▶ _Problem 1_:
Answer these questions about the election poll text, one answer per line, marked (a), (b), (c):
(a) What percentage does Luke Ming Flanagan have?
(b) Which party is sitting MEP Jim Higgins from?
(c) What share of first preference votes does Labour's Lorraine Higgins have?

This is where the strong support he is attracting in the farming community and from better off voters could prove vital.
The battle for the final seat will be intense. Luke Ming Flanagan on 12 per cent looks to be in a stronger position than sitting Independent Marian Harkin on 10 per cent, but any change in their relative standings would change the picture.
It would also be unsafe to entirely rule out sitting MEP Jim Higgins of Fine Gael, who is on 9 per cent. If he can manage to get a little more than that on the first count he could move up the field with the help of transfers from candidates being eliminated.
Labour’s Lorraine Higgins is on a creditable 8 per cent of first preference votes and her transfers will play a vital part in determining who is going to be elected.
The poll indicates that she is transferring strongly to McGuinness and if those transfers carry on to Higgins as next Government candidate in the field it could have an impact on the outcome.

▶ _Given records_:
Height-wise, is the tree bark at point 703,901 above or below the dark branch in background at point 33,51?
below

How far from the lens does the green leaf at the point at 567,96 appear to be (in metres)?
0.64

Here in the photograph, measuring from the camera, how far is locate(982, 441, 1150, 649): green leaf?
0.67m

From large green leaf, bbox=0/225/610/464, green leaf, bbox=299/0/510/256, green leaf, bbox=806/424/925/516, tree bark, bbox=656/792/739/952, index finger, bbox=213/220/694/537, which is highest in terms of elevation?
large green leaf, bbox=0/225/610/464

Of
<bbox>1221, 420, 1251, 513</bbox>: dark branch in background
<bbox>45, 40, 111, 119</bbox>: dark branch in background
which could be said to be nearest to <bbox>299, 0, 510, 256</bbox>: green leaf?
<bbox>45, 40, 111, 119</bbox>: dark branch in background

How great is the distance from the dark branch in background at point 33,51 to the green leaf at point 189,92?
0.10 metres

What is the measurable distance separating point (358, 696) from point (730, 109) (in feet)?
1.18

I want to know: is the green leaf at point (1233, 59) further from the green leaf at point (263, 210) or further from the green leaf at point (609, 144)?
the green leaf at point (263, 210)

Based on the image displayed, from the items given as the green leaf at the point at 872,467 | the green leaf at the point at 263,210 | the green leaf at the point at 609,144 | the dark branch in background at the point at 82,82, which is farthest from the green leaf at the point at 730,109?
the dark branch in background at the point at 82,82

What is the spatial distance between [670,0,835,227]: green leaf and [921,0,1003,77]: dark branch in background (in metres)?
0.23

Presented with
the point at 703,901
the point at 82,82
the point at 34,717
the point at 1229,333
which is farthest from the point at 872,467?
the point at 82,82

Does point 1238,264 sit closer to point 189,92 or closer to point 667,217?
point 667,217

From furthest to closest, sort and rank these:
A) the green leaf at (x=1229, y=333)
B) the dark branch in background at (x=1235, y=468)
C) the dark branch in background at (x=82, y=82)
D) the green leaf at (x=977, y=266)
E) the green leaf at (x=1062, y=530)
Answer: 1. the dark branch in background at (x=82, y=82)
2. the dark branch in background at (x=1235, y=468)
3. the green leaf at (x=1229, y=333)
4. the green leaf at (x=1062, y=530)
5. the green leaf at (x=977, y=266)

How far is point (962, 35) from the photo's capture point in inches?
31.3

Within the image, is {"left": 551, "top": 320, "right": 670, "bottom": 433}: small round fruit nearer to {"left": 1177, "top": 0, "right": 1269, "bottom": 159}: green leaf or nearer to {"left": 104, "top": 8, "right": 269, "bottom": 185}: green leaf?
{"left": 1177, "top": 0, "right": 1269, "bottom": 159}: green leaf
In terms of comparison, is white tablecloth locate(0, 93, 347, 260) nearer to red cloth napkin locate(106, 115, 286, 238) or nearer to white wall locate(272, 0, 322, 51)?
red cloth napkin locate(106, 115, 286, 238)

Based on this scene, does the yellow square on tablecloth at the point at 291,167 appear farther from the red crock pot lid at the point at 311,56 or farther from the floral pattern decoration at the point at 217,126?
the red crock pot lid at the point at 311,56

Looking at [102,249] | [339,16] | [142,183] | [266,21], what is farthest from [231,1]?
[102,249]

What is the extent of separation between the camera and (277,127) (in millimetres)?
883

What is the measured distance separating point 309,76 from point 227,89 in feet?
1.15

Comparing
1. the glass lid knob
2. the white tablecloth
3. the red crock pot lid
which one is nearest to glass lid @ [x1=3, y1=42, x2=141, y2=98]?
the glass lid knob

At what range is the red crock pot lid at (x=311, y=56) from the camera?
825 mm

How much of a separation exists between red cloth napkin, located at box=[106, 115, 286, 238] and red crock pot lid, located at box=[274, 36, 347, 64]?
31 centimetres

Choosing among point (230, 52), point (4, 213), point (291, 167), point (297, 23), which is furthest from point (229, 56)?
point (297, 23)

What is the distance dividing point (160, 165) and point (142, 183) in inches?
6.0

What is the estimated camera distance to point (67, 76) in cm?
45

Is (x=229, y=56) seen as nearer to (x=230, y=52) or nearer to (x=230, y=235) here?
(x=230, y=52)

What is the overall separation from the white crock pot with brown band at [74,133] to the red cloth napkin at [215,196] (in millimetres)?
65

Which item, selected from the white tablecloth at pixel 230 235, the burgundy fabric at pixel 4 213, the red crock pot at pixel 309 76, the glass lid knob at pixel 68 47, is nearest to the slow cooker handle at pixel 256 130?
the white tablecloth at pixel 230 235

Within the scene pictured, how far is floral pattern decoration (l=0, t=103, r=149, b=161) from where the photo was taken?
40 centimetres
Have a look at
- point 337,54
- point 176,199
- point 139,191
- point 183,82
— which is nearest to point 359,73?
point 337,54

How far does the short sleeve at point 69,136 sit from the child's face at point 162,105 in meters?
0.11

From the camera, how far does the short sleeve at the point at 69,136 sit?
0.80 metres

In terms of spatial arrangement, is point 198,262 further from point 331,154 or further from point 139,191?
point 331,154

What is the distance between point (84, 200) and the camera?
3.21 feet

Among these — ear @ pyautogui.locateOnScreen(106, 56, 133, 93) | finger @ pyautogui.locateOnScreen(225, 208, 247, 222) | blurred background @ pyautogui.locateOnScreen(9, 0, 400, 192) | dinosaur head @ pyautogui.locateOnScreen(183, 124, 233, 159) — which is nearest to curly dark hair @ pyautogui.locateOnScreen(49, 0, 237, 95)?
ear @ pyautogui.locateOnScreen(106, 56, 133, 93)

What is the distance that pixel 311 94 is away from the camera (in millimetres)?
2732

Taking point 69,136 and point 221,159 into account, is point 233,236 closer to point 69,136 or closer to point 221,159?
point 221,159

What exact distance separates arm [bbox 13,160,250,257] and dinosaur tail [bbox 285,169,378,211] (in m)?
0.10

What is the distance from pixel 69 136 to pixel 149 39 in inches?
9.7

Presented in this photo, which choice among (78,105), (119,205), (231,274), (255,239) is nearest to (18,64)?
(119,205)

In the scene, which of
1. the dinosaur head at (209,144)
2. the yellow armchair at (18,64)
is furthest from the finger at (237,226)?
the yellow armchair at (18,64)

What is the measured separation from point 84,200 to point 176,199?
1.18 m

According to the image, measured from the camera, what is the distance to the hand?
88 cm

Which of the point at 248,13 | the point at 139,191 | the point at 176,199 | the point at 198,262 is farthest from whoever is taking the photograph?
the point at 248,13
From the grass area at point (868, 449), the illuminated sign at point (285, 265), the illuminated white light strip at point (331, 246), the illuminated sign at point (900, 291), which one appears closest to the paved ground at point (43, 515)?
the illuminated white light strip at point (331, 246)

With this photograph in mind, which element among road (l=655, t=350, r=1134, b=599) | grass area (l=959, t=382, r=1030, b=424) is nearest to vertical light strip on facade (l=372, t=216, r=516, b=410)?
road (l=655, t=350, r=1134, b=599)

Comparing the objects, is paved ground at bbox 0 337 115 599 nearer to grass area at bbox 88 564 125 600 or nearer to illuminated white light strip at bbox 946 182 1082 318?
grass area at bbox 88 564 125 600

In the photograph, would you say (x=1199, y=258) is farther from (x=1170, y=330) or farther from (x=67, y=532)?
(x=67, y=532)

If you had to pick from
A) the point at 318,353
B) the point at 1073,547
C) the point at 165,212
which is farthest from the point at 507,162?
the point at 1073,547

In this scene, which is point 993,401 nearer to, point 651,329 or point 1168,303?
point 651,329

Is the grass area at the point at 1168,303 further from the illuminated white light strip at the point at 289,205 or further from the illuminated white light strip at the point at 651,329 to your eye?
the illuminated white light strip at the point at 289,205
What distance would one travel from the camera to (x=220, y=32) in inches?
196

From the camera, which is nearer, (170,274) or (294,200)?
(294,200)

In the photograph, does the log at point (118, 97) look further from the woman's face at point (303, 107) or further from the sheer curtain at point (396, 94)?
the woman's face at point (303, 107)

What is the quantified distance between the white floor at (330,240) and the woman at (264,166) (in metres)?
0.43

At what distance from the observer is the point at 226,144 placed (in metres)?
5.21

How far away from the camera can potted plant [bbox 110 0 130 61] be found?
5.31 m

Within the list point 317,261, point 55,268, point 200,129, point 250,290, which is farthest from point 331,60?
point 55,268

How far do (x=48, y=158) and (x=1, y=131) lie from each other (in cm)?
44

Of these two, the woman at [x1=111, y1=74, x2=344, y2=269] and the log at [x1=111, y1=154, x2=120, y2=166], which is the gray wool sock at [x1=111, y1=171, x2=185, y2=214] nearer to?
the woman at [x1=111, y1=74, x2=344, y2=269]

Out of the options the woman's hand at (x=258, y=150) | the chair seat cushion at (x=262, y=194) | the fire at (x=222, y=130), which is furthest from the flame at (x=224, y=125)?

▶ _Problem 2_:
Collect every line of the entries that contains the string "right".

▶ _Complete answer 1_:
(a) 12 per cent
(b) Fine Gael
(c) 8 per cent

▶ _Complete answer 2_:
Within the image, is {"left": 551, "top": 320, "right": 670, "bottom": 433}: small round fruit nearer to {"left": 1177, "top": 0, "right": 1269, "bottom": 159}: green leaf or nearer to {"left": 104, "top": 8, "right": 269, "bottom": 185}: green leaf?
{"left": 1177, "top": 0, "right": 1269, "bottom": 159}: green leaf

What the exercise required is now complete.